Les directions RH disposent pourtant d’outils pour capter ces dérives. Des entretiens de repositionnement, des revues de charge ou des cartographies de rôles permettent de réintégrer les missions additionnelles dans un cadre contractuel clair. Ce travail de mise à plat n’a pas vocation à brider l’autonomie, mais à rétablir une correspondance entre l’engagement demandé et la reconnaissance accordée. C’est à cette condition que la polyvalence reste soutenable et qu’elle contribue réellement à la performance collective.

Identifier les points de friction avant qu’ils ne s’installent

L’organisation du travail sans structuration formelle repose souvent sur des ajustements locaux, portés par l’énergie de terrain. Ces micro-compromis internes fonctionnent tant que les volumes d’activité restent maîtrisables. Dès que la pression s’intensifie, les incohérences masquées par la bonne volonté des équipes remontent brutalement. Les surcharges deviennent visibles, les responsabilités s’enchevêtrent, et les signaux d’alerte se multiplient sans débouché clair.
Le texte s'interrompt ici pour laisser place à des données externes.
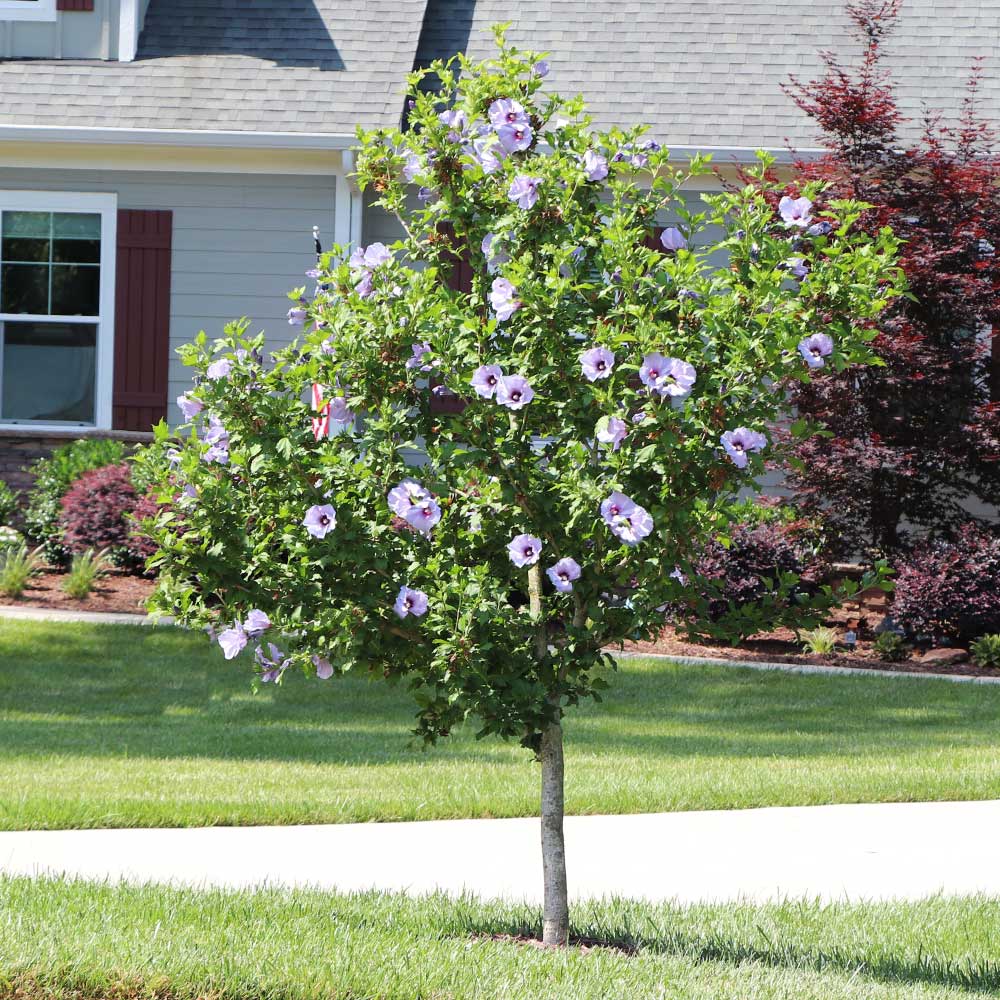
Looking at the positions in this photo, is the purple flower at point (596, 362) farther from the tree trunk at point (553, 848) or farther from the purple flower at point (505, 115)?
the tree trunk at point (553, 848)

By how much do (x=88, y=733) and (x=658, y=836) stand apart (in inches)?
135

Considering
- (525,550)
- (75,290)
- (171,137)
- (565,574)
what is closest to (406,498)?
(525,550)

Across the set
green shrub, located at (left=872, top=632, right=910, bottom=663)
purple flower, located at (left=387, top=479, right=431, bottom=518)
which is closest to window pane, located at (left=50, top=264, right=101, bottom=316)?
green shrub, located at (left=872, top=632, right=910, bottom=663)

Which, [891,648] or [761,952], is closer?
[761,952]

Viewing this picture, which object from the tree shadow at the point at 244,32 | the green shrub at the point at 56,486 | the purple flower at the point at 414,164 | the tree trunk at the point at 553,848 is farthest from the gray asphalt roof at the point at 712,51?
the tree trunk at the point at 553,848

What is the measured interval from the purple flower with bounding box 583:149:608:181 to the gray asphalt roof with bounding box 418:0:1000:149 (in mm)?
9171

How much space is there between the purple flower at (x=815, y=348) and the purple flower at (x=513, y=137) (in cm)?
96

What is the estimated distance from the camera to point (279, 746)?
25.0 feet

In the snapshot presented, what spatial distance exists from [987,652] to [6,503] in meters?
7.82

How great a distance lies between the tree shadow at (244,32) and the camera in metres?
13.5

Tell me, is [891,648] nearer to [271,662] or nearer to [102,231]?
[271,662]

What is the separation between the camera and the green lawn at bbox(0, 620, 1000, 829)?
6301 millimetres

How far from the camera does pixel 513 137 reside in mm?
4121

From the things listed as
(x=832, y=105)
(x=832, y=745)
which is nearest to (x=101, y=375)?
(x=832, y=105)
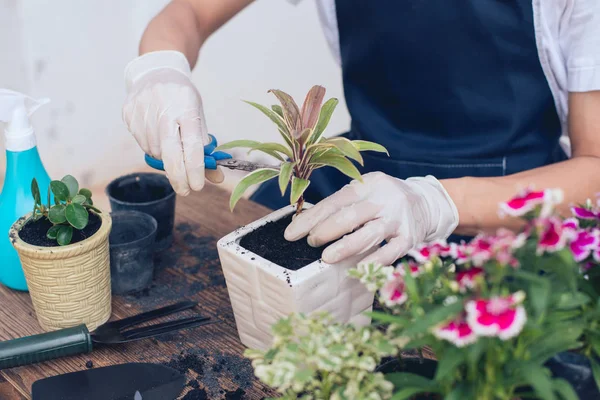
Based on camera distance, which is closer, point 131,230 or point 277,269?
point 277,269

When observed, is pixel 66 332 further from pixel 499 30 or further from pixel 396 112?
pixel 499 30

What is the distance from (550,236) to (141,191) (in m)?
1.04

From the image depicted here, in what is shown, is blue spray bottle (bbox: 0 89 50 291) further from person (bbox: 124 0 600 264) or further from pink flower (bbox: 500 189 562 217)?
pink flower (bbox: 500 189 562 217)

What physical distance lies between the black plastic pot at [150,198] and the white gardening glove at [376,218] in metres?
0.41

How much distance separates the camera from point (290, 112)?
1.01 metres

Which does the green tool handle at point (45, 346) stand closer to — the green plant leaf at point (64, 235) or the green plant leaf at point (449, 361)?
the green plant leaf at point (64, 235)

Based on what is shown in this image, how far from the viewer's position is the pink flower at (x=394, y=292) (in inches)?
26.0

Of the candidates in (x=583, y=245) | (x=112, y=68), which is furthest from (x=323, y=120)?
(x=112, y=68)

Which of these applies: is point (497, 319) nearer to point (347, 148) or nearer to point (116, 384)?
point (347, 148)

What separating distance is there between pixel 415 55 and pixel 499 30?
195 mm

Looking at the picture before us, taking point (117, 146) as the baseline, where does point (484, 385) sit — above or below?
above

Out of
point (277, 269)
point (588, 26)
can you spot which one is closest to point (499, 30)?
point (588, 26)

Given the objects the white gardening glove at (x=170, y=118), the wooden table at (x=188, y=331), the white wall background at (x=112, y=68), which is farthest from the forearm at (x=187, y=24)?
the white wall background at (x=112, y=68)

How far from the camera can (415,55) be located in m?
1.41
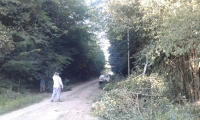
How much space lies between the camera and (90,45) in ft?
123

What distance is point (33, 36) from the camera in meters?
19.0

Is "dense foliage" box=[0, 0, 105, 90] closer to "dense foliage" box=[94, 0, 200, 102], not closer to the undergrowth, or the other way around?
"dense foliage" box=[94, 0, 200, 102]

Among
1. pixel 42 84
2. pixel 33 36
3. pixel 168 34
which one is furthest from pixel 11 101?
pixel 168 34

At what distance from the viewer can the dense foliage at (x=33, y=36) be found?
56.1 ft

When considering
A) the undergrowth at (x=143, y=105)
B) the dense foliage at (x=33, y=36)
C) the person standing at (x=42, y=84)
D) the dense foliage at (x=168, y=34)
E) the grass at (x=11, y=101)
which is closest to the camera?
the dense foliage at (x=168, y=34)

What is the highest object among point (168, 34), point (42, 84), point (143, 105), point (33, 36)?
point (33, 36)

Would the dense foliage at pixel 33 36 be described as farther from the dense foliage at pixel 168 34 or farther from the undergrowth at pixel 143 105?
the undergrowth at pixel 143 105

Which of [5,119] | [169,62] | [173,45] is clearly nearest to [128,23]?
[169,62]

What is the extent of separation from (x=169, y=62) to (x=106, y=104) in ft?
17.3

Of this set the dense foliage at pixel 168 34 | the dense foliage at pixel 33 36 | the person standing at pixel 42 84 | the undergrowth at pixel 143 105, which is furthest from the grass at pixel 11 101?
the dense foliage at pixel 168 34

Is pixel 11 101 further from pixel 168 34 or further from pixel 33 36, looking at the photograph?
pixel 168 34

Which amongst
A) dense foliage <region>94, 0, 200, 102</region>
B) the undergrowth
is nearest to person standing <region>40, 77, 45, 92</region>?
dense foliage <region>94, 0, 200, 102</region>

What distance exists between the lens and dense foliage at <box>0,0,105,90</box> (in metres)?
17.1

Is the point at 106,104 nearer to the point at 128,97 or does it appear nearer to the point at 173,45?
the point at 128,97
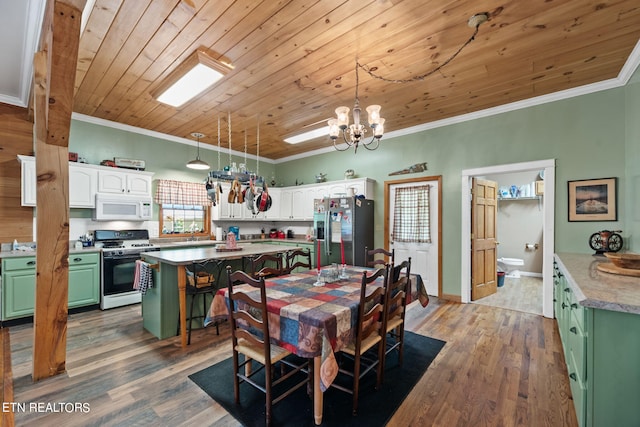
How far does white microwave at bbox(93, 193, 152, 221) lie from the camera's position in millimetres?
4066

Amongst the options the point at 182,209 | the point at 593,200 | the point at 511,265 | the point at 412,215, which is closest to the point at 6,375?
the point at 182,209

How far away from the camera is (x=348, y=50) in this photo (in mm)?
2533

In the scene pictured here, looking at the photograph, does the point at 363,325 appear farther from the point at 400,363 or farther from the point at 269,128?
the point at 269,128

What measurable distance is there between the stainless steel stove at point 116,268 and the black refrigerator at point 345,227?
2826 millimetres

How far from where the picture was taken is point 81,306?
371cm

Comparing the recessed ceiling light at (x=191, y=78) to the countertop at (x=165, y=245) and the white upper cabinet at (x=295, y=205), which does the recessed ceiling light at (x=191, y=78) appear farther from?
the white upper cabinet at (x=295, y=205)

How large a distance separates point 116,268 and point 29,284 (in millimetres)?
851

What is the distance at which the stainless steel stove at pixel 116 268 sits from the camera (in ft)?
12.5

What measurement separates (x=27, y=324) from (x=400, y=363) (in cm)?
436

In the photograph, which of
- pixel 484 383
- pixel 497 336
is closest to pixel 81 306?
pixel 484 383

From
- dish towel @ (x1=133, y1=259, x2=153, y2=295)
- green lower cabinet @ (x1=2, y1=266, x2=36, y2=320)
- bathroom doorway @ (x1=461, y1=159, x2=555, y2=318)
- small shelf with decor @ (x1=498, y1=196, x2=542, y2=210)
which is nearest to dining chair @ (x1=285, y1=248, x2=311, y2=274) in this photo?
dish towel @ (x1=133, y1=259, x2=153, y2=295)

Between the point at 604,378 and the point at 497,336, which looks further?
the point at 497,336

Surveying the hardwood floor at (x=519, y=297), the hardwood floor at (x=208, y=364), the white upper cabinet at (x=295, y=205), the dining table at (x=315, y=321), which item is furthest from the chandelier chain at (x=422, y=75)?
the hardwood floor at (x=519, y=297)

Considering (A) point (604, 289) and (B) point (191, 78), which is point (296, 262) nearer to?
(B) point (191, 78)
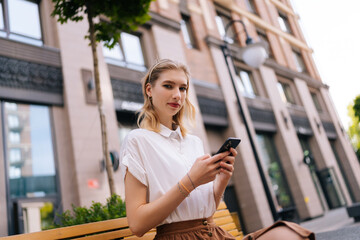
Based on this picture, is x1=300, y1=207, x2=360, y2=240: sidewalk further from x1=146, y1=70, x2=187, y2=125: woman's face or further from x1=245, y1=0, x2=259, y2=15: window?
x1=245, y1=0, x2=259, y2=15: window

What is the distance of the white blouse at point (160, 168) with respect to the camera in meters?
1.76

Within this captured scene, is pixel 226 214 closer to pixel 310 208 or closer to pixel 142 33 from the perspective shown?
pixel 142 33

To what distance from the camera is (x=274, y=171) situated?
52.9 ft

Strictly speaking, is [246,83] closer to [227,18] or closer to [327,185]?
[227,18]

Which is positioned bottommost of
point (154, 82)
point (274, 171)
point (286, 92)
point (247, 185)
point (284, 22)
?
point (247, 185)

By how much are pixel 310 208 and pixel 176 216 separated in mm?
16227

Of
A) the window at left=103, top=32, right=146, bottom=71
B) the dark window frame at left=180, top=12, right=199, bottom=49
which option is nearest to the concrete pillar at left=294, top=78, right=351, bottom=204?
the dark window frame at left=180, top=12, right=199, bottom=49

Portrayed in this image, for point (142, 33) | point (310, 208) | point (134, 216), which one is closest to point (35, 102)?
point (142, 33)

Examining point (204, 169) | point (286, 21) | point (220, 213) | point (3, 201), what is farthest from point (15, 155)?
point (286, 21)

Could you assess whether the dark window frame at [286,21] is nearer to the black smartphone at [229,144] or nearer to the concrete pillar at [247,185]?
the concrete pillar at [247,185]

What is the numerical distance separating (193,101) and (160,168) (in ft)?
34.9

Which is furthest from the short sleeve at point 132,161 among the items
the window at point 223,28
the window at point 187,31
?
the window at point 223,28

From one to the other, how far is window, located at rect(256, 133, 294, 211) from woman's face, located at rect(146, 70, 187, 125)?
14.3 m

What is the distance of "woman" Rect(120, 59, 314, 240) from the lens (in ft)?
5.22
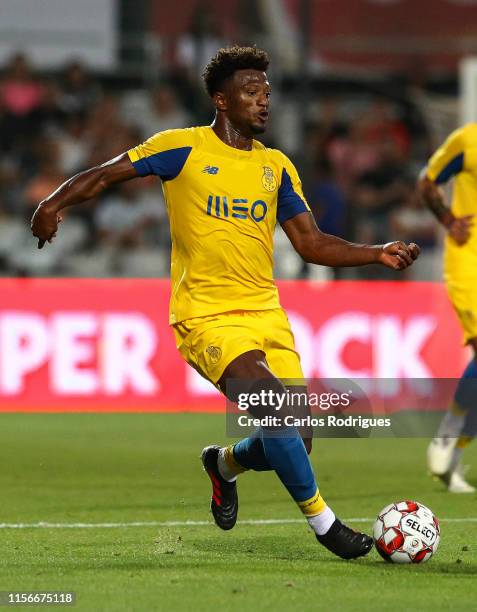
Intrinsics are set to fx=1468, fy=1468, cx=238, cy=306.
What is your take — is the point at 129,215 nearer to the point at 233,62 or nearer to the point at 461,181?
the point at 461,181

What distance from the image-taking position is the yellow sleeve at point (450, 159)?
29.8 feet

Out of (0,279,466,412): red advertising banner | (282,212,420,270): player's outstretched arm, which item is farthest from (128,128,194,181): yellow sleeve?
(0,279,466,412): red advertising banner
Pour éviter cette bascule, quelques entreprises s’appuient sur des indicateurs non financiers : taux de chevauchement entre services, fréquence des demandes redondantes, dispersion des points de contact internes. Ces métriques, combinées à des retours de terrain formalisés, permettent de détecter en amont les zones de tension. Agir à ce stade, c’est permettre une régulation sans rupture, avant que les déséquilibres n’affectent la stabilité des équipes ou la fluidité des processus.